Really thought provoking post Hutch. Mark does indeed hit on perhaps the biggest hurdle; just having to survive the daily grind limits us (and our children) enormously.
My parents had very little money and we lived in an isolated community (an island) dominated by tourism with little scope for opportunity. Consequently, I left home and moved to the mainland to get a job. I had always thought I wanted to work with computers but fell in to a job with local government because it paid more.
After 8 years of realising this is NOT what I wanted to be doing I jumped out to IT and started at the bottom.
Family life etc. meant hard choices. I was not a young, single guy any more so was instantly behind in that respect and the commitments limited my opportunities (don’t get me wrong, I don’t begrudge my family anything) but because I had spent those 8 years in a field I didn’t want to be in I effectively wasted them as I am now the parent trying to keep food on the table and give my kids more opportunities than I had as a child.
I have dabbled in different areas (was a decent under-18’s badminton player, and one time upcoming club DJ) but life always gets in the way and at 36 I still don’t know what I want to do with my life.
We need a degree of luck and opportunity in one form or another or, like most of us, we have to settle for the mediocre life of eeking out an existence.
Man, that sounds depressing 😉
@gregory – thanks for that philosophy from ramana maharshi. I looked him up (http://en.wikipedia.org/wiki/Ramana_Maharshi). Very interesting man. I like his thinking.

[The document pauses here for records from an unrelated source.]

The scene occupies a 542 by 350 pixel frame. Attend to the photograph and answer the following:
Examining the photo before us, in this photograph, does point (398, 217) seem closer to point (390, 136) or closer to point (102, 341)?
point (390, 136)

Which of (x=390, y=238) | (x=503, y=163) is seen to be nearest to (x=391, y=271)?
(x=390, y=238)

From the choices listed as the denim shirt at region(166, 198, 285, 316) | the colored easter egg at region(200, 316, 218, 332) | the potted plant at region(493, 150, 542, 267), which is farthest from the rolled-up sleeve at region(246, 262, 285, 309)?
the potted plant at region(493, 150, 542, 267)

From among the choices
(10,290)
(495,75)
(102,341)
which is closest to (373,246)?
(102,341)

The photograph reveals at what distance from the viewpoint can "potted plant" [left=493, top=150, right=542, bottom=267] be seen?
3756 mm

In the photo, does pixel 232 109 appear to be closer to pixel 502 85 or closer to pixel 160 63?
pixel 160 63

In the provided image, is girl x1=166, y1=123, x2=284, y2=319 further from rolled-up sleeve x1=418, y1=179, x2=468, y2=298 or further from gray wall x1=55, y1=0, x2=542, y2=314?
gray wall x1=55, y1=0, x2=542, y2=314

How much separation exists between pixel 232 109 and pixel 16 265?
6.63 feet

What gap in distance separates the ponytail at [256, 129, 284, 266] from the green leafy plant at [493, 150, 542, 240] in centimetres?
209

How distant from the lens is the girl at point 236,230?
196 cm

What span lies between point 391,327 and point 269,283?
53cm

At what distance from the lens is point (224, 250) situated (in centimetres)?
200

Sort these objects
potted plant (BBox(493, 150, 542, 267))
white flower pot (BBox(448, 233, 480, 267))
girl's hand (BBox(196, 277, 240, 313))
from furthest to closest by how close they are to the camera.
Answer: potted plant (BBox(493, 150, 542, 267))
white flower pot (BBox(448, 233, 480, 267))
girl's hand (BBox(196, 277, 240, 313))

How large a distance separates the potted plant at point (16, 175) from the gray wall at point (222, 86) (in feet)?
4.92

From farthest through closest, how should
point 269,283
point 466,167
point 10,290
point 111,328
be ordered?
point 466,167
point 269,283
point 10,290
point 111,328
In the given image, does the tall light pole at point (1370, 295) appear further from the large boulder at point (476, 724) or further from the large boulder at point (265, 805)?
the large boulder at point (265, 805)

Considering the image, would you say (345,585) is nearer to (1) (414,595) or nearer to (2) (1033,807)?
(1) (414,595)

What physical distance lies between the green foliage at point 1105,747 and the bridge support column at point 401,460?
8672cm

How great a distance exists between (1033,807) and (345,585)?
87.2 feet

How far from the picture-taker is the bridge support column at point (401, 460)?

@Julian – when I was undergrad, I could breeze through programming classes, but stuck with finance, my interest going into college. Finance was fine, but I actually no desire to go to New York, the place to DO finance. And now I find myself back in the world of software.
The ease with which coding came to me (and I enjoyed it) was a signal that I ignored. I had already closed off that path before I started college. In retrospect, I should have looked at that harder.
This is something I’m going to impart to my kids – don’t close out possibilities too soon.
@Colin – that’s a really good telling of your story. Thank you for that. It actually helps me understand you better. And your story is one that applies to me as well. I didn’t jump into software until I was 32, meaning my first 10 years out of college had little to do with where I am now. And yes, it does put you behind those who knew they wanted to do software right off the bat.
I do hope to overcome the career delay I’ve given myself. But even if I can’t, as long as I can work and be there for my kids, I’ll still have amounted to something. 😉
I feel like the only person in the world that does not believe in natural talent…. or at least for the sake of argument, that believing in natural talent will do nothing but stop you from archiving your highest potential in things.
if you work hard and put vast amounts of energy and effort into something you will be successful in it, whether or not you’re good at something just relies on your past experiences and the way you have been taught. people who blame the fact they are just not talented in it are possibly giving up to soon or using it as an excuse to themselves to quit.
think about what advantage believing in natural talent is giving you when you try new things.
my main point i guess is, that if tiger woods put the same energy, determination, and effort he put into golf since he was young… into something else…. he would also be one of the best in that field also.